Linux/PROCESSOR-SDK-AM57X: OpenCL+DSP accelerate

user6010539

Prodigy 70 points

Part Number: PROCESSOR-SDK-AM57X
Other Parts Discussed in Thread: AM5718

Tool/software: Linux

Hi Ti，

I am doing OpenCV+DSP accelerate on AM5718 board，SDK version is ti-processor-sdk-linux-rt-am57xx-evm-04.01.00.06.

I found UMat convert to Mat takes too much time。
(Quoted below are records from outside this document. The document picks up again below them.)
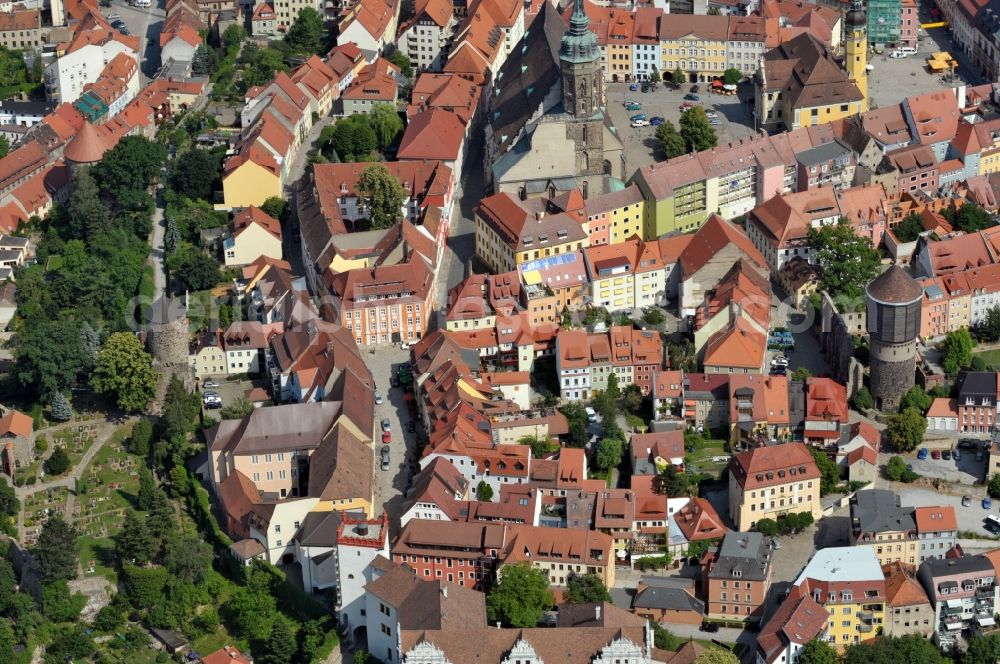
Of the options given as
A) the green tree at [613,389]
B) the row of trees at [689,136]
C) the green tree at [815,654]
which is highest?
the row of trees at [689,136]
Here is my test code and result：

code：

int main(int argc, char ** argv)

{

unsigned char *yuv_raw_data = NULL;
int c = -1;
struct timespec tp0, tp1, tp2, tp3, tp4, tp5;

cameraOpenDevice(1);

Mat mat_yuv(CAMERA_HEIGHT , CAMERA_WIDTH, CV_8UC2);
Mat mat_rgb(CAMERA_HEIGHT , CAMERA_WIDTH, CV_8UC3);

UMat umat_yuv(CAMERA_HEIGHT , CAMERA_WIDTH, CV_8UC2);
UMat umat_rgb(CAMERA_HEIGHT , CAMERA_WIDTH, CV_8UC3);

while(1) {
clock_gettime(CLOCK_MONOTONIC, &tp0);
DqBuffer(&yuv_raw_data);//yuv raw data from V4l2 camera
QBuffer();
memcpy(mat_yuv.data, yuv_raw_data, CAMERA_WIDTH*CAMERA_HEIGHT*2);

clock_gettime(CLOCK_MONOTONIC, &tp1);
mat_yuv.copyTo(umat_yuv);

clock_gettime(CLOCK_MONOTONIC, &tp2);

cvtColor(umat_yuv, umat_rgb, CV_YUV2BGR_YUYV);

clock_gettime(CLOCK_MONOTONIC, &tp3);

umat_rgb.copyTo(mat_rgb);
clock_gettime(CLOCK_MONOTONIC, &tp4);

imshow("frame", mat_rgb);
clock_gettime(CLOCK_MONOTONIC, &tp5);

printf("get yuv Mat tdiff=%lf ms \n", tdiff_calc(tp0, tp1));
printf("Mat2UMat tdiff=%lf ms \n", tdiff_calc(tp1, tp2));
printf("cvtColor_YUV2BGR tdiff=%lf ms \n", tdiff_calc(tp2, tp3));
printf("UMat2Mat tdiff=%lf ms \n", tdiff_calc(tp3, tp4));
printf("imshow tdiff=%lf ms \n", tdiff_calc(tp4, tp5));

c = waitKey(1);
if( c == 27 || c == 'q' || c == 'Q' )
break;
}

cameraCloseDevice();
return 0;

}

Then I compile it to an exec bin: dsp_accelerate_opencv_opencl

result ：

root@ok5718-idk:/home/forlinx/qt# on_dsp_accelerate.sh

get yuv Mat tdiff=5.017779 ms
Mat2UMat tdiff=0.672464 ms
cvtColor_YUV2BGR tdiff=0.165757 ms
UMat2Mat tdiff=151.863810 ms
imshow tdiff=1.787381 ms

root@ok5718-idk:/home/forlinx/qt# off_dsp_accelerate.sh

get yuv Mat tdiff=0.509635 ms
Mat2UMat tdiff=0.479541 ms
cvtColor_YUV2BGR tdiff=11.217494 ms
UMat2Mat tdiff=5.070482 ms
imshow tdiff=2.764032 ms

root@ok5718-idk:/home/forlinx/qt# cat on_dsp_accelerate.sh
export TI_OCL_CACHE_KERNELS=Y
export OPENCV_OPENCL_DEVICE='TI AM57:ACCELERATOR:TI Multicore C66 DSP'
echo "OpenCL on"
./dsp_accelerate_opencv_opencl

root@ok5718-idk:/home/forlinx/qt# cat off_dsp_accelerate.sh
export OPENCV_OPENCL_DEVICE='disabled'
echo "OpenCL off"
./dsp_accelerate_opencv_opencl

The result shows UMat convert to Mat takes too much time when dsp accelerate is working.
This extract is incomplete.